Possible error cases

Module Name Label Description Consequence
ra-optimisation Initial sensitivity failure “Initial sensitivity analysis failed : {error message}” The initial sensitivity computation (at the beginning of the RAO) has failed The RAO exits and returns an empty result
ra-optimisation Post-contingency failure “Scenario post-contingency {contingency name} could not be optimized.” The optimization of post-contingency scenario (AUTO or CURATIVE instant) has failed The RAO skips this post-contingency scenario and moves on to the next contingency.
No result for the failed contingency scenario will be produced.
The RAO will fail when trying to merge preventive & post-contingency results.

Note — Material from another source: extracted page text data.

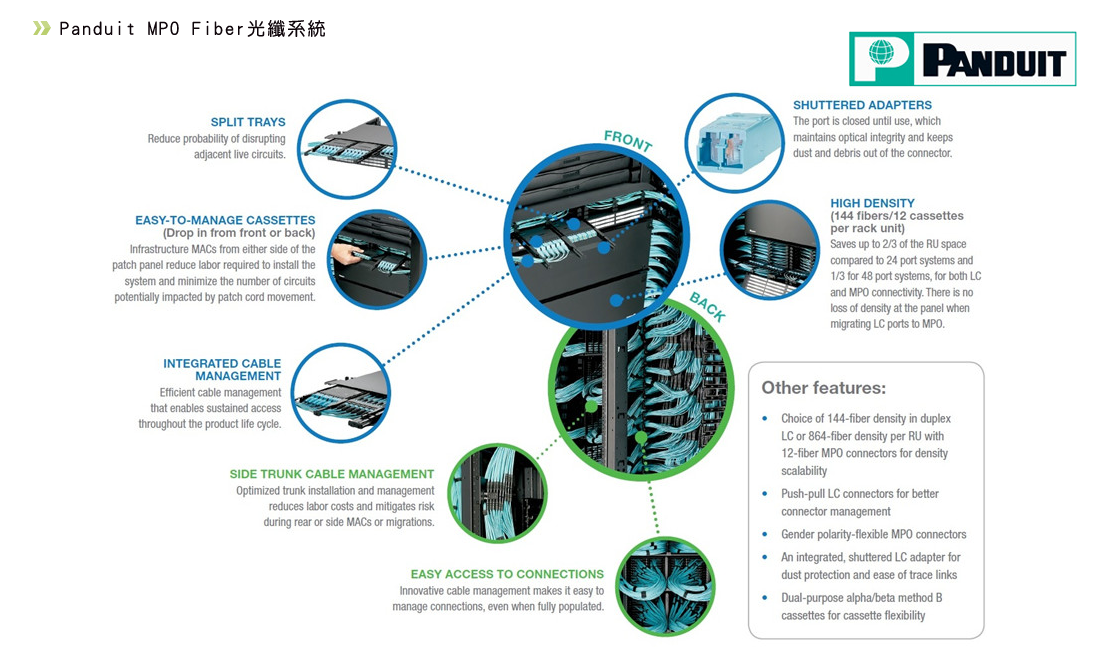 Panduit MPO Fiber光纖系統

PANDUIT

SPLIT TRAYS
Reduce probability of disrupting adjacent live circuits.

EASY-TO-MANAGE CASSETTES
(Drop in from front or back)
Infrastructure MACs from either side of the patch panel reduce labor required to install the system and minimize the number of circuits potentially impacted by patch cord movement.

INTEGRATED CABLE MANAGEMENT
Efficient cable management that enables sustained access throughout the product life cycle.

SIDE TRUNK CABLE MANAGEMENT
Optimized trunk installation and management reduces labor costs and mitigates risk during rear or side MACs or migrations.

EASY ACCESS TO CONNECTIONS
Innovative cable management makes it easy to manage connections, even when fully populated.

FRONT

BACK

SHUTTERED ADAPTERS
The port is closed until use, which maintains optical integrity and keeps dust and debris out of the connector.

HIGH DENSITY
(144 fibers/12 cassettes per rack unit)
Saves up to 2/3 of the RU space compared to 24 port systems and 1/3 for 48 port systems, for both LC and MPO connectivity. There is no loss of density at the panel when migrating LC ports to MPO.

Other features:
• Choice of 144-fiber density in duplex LC or 864-fiber density per RU with 12-fiber MPO connectors for density scalability
• Push-pull LC connectors for better connector management
• Gender polarity-flexible MPO connectors
• An integrated, shuttered LC adapter for dust protection and ease of trace links
• Dual-purpose alpha/beta method B cassettes for cassette flexibility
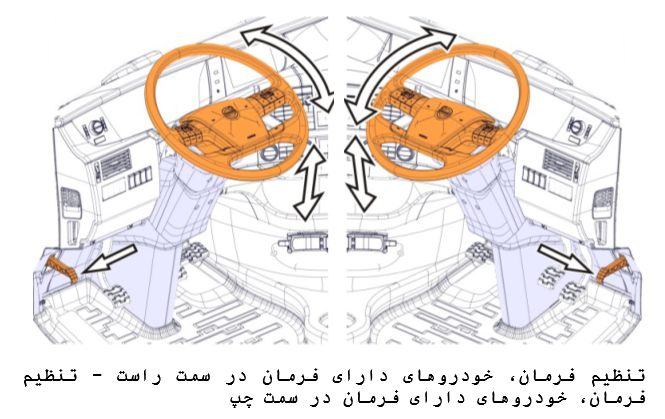 تنظیم فرمان، خودروهای دارای فرمان در سمت راست - تنظیم فرمان، خودروهای دارای فرمان در سمت چپ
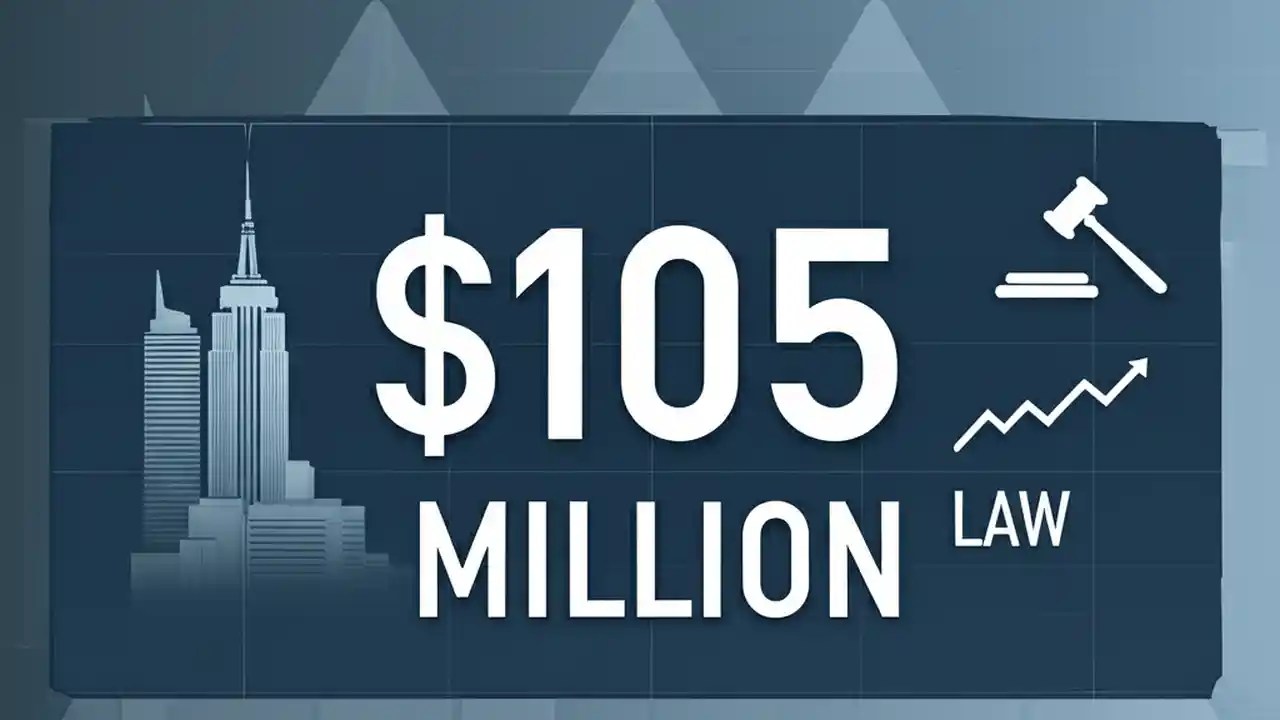 $105
MILLION
LAW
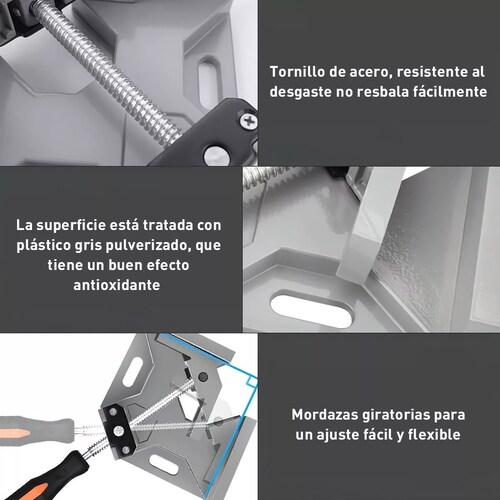 Tornillo de acero, resistente al desgaste no resbala fácilmente

La superficie está tratada con plástico gris pulverizado, que tiene un buen efecto antioxidante

Mordazas giratorias para un ajuste fácil y flexible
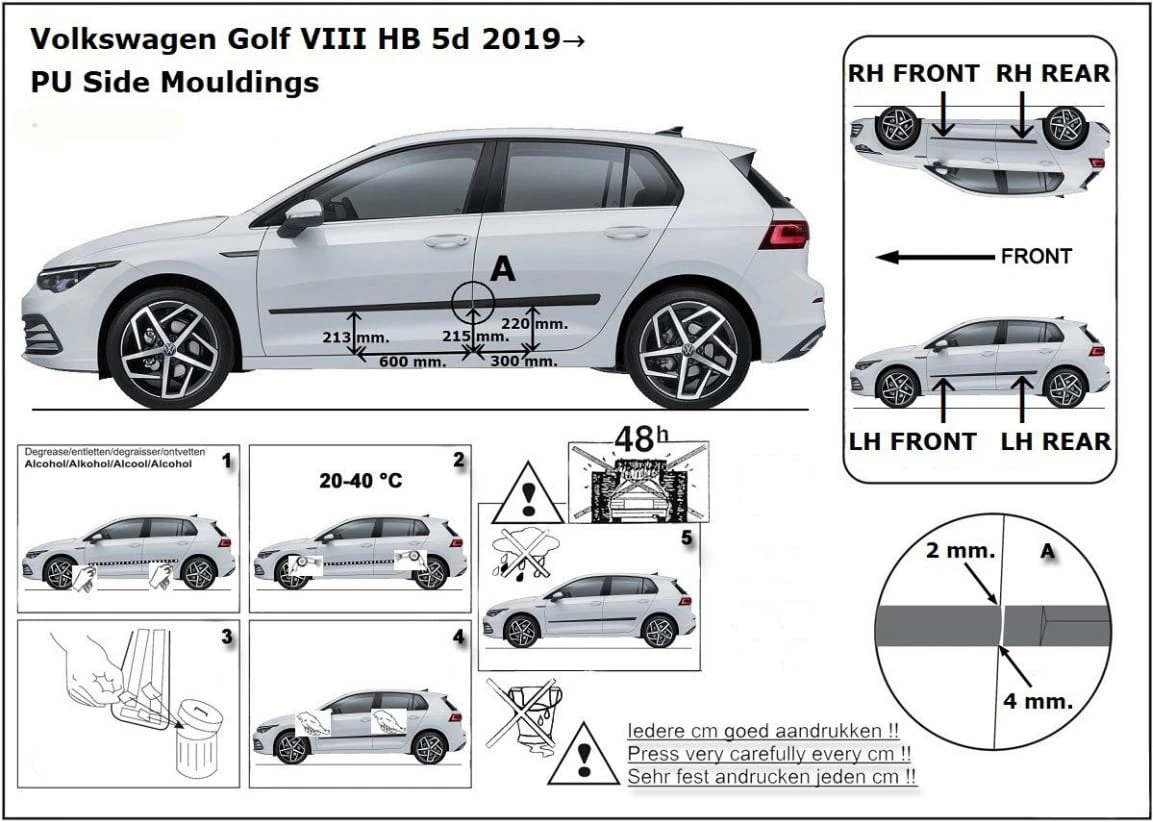 Volkswagen Golf VIII HB 5d 2019→
PU Side Mouldings

A
213 mm.
215 mm.
220 mm.
600 mm.
300 mm.

RH FRONT
RH REAR
FRONT
LH FRONT
LH REAR

Degrease/entletten/degraisser/ontvetten
Alcohol/Alkohol/Alcool/Alcohol
1

20-40 °C
2

3

4

48h

5

2 mm.
A
4 mm.

Iedere cm goed aandrukken !!
Press very carefully every cm !!
Sehr fest andrucken jeden cm !!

ra-optimisation LF failure “Loopflow computation cannot be performed CRAC {crac ID} because it lacks a ReferenceProgram or a GlskProvider” Self-explanatory The RAO is interrupted from the beginning
data/crac-creator-api CRAC error * Any error during CRAC creation (for example trying to import a CSE CRAC with a non-UCTE network) The import (thus the RAO) is interrupted
data/refprog RefProg import error “RefProg file is not valid for this date {date}”
or
“Cannot import RefProg file because its publication time interval is unknown”
The RefProg file could not be imported The RAO is interrupted from the beginning
ra-optimisation Single-state optimization failure “Optimizing state {state ID} failed: {error message}” One-state only optimization failed RAO returns a failed RAO output
ra-optimisation MIP failure “Linear optimization failed at iteration {iteration number}” The solver may return a status different from “optimal” and “feasible”. In this case FARAO consider that the MIP optimization has failed. If a previous iteration of the MIP optimization succeeded, its results is used in the rest of the process.
If it is the first iteration that failed, the RAO will fall back to the initial situation.